SITGES, SPAIN - NOVEMBER 26:  Rafael Nadal attends a press conference for 'Champions Drink Responsibly' by Bacardi on November 26, 2012 in Sitges, Spain.  (Photo by Robert Marquardt/Getty Images)
Robert Marquardt/Getty Images
Mike HoagCorrespondent IIJanuary 20, 2013

Realistically, nobody expects Rafael Nadal to set the world on fire in the early going of his 2013 comeback.

The Spaniard suffered a debilitating left knee injury last summer and hasn’t been able to get back onto the court.

The 11-time Gram Slam winner chose to forego surgery in order to heal naturally and rehabilitate the partial tear that he suffered in his left knee. Tendinitis and swelling in the knee persisted as well, delaying the healing process.

Nadal was realistic about his expectations upon his return, back in December, according to a Reuters report (via IBNLive.com):

“I would like to return in January. I don’t expect to return and win the Australian Open, I have to be realistics,” Nadal said. “The results will not worry me in the first tournaments back.”

 

Like Nadal, let’s take a realistic look at what to expect from the former world No. 1 in his comeback season.

 

 

It’s Clay Season

The “King of Clay” is coming back at a good time. His upcoming return at the 2013 Brazil Open will be a strong indicator of how ready Nadal is to get back into the full swing of international competition.

If he can put up a strong showing in his first couple of tournaments, although his expectations are tempered, he might be able to come away from this tough injury unscathed.

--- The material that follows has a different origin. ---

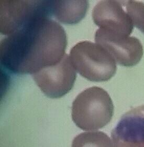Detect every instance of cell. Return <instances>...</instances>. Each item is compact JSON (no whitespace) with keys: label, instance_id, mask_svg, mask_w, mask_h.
I'll return each mask as SVG.
<instances>
[{"label":"cell","instance_id":"obj_1","mask_svg":"<svg viewBox=\"0 0 144 147\" xmlns=\"http://www.w3.org/2000/svg\"><path fill=\"white\" fill-rule=\"evenodd\" d=\"M67 45L62 25L41 15L1 40V63L13 73L32 75L59 61Z\"/></svg>","mask_w":144,"mask_h":147},{"label":"cell","instance_id":"obj_2","mask_svg":"<svg viewBox=\"0 0 144 147\" xmlns=\"http://www.w3.org/2000/svg\"><path fill=\"white\" fill-rule=\"evenodd\" d=\"M110 96L104 89L93 86L83 90L74 99L71 116L74 123L83 130H97L106 126L114 114Z\"/></svg>","mask_w":144,"mask_h":147},{"label":"cell","instance_id":"obj_3","mask_svg":"<svg viewBox=\"0 0 144 147\" xmlns=\"http://www.w3.org/2000/svg\"><path fill=\"white\" fill-rule=\"evenodd\" d=\"M69 56L76 71L90 81H107L117 72L113 56L97 43L80 42L71 49Z\"/></svg>","mask_w":144,"mask_h":147},{"label":"cell","instance_id":"obj_4","mask_svg":"<svg viewBox=\"0 0 144 147\" xmlns=\"http://www.w3.org/2000/svg\"><path fill=\"white\" fill-rule=\"evenodd\" d=\"M32 77L46 96L59 98L72 89L77 74L70 56L65 54L57 63L42 68L33 74Z\"/></svg>","mask_w":144,"mask_h":147},{"label":"cell","instance_id":"obj_5","mask_svg":"<svg viewBox=\"0 0 144 147\" xmlns=\"http://www.w3.org/2000/svg\"><path fill=\"white\" fill-rule=\"evenodd\" d=\"M1 33L9 35L37 16H52V1H1Z\"/></svg>","mask_w":144,"mask_h":147},{"label":"cell","instance_id":"obj_6","mask_svg":"<svg viewBox=\"0 0 144 147\" xmlns=\"http://www.w3.org/2000/svg\"><path fill=\"white\" fill-rule=\"evenodd\" d=\"M95 40L113 56L116 63L122 66H134L143 56V46L134 36L113 34L98 28L95 32Z\"/></svg>","mask_w":144,"mask_h":147},{"label":"cell","instance_id":"obj_7","mask_svg":"<svg viewBox=\"0 0 144 147\" xmlns=\"http://www.w3.org/2000/svg\"><path fill=\"white\" fill-rule=\"evenodd\" d=\"M92 16L99 28L113 34L130 36L134 30L125 1H101L93 8Z\"/></svg>","mask_w":144,"mask_h":147},{"label":"cell","instance_id":"obj_8","mask_svg":"<svg viewBox=\"0 0 144 147\" xmlns=\"http://www.w3.org/2000/svg\"><path fill=\"white\" fill-rule=\"evenodd\" d=\"M111 137L114 147H144V105L124 114Z\"/></svg>","mask_w":144,"mask_h":147},{"label":"cell","instance_id":"obj_9","mask_svg":"<svg viewBox=\"0 0 144 147\" xmlns=\"http://www.w3.org/2000/svg\"><path fill=\"white\" fill-rule=\"evenodd\" d=\"M88 1H52V16L66 24H75L86 16Z\"/></svg>","mask_w":144,"mask_h":147},{"label":"cell","instance_id":"obj_10","mask_svg":"<svg viewBox=\"0 0 144 147\" xmlns=\"http://www.w3.org/2000/svg\"><path fill=\"white\" fill-rule=\"evenodd\" d=\"M71 147H114L110 137L102 131L86 132L76 136Z\"/></svg>","mask_w":144,"mask_h":147},{"label":"cell","instance_id":"obj_11","mask_svg":"<svg viewBox=\"0 0 144 147\" xmlns=\"http://www.w3.org/2000/svg\"><path fill=\"white\" fill-rule=\"evenodd\" d=\"M126 9L134 26L144 34V3L138 1H125Z\"/></svg>","mask_w":144,"mask_h":147}]
</instances>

That’s good for a 26-year-old who has lofty expectations, like unseating Roger Federer’s Grand Slam mark. The Swiss kingpin has 17 titles and doesn’t seem to be slowing down any time soon.

 


Working Off of That Knee

How will his left knee hold up and will he have to tone down his level of participation this season? If he is truly 100 percent and healed he should be able to play a full 2013 schedule.

But that’s being optimistic. Knee injuries, especially in sport, are nagging and have lasting consequences, even more so if you elect to pass on surgery.

He should be able to compete for much of the year, but may likely run into some early obstacles if everything doesn’t go as planned at Sao Paulo.

 

 

Final Outlook

Nadal is still just 26 years old and has the right people in his corner advising him on how to complete this comeback. Overall, he should step away from this unfazed and be able to return to his previous form.

If he struggles and misses some tournaments in the early running, he may not get back to 100 percent in time to make a difference in some of the big tournaments early in 2013.

We really won’t know anything until he steps onto the court. But, we do know that he is undoubtedly hungry for action and will compete to his best ability.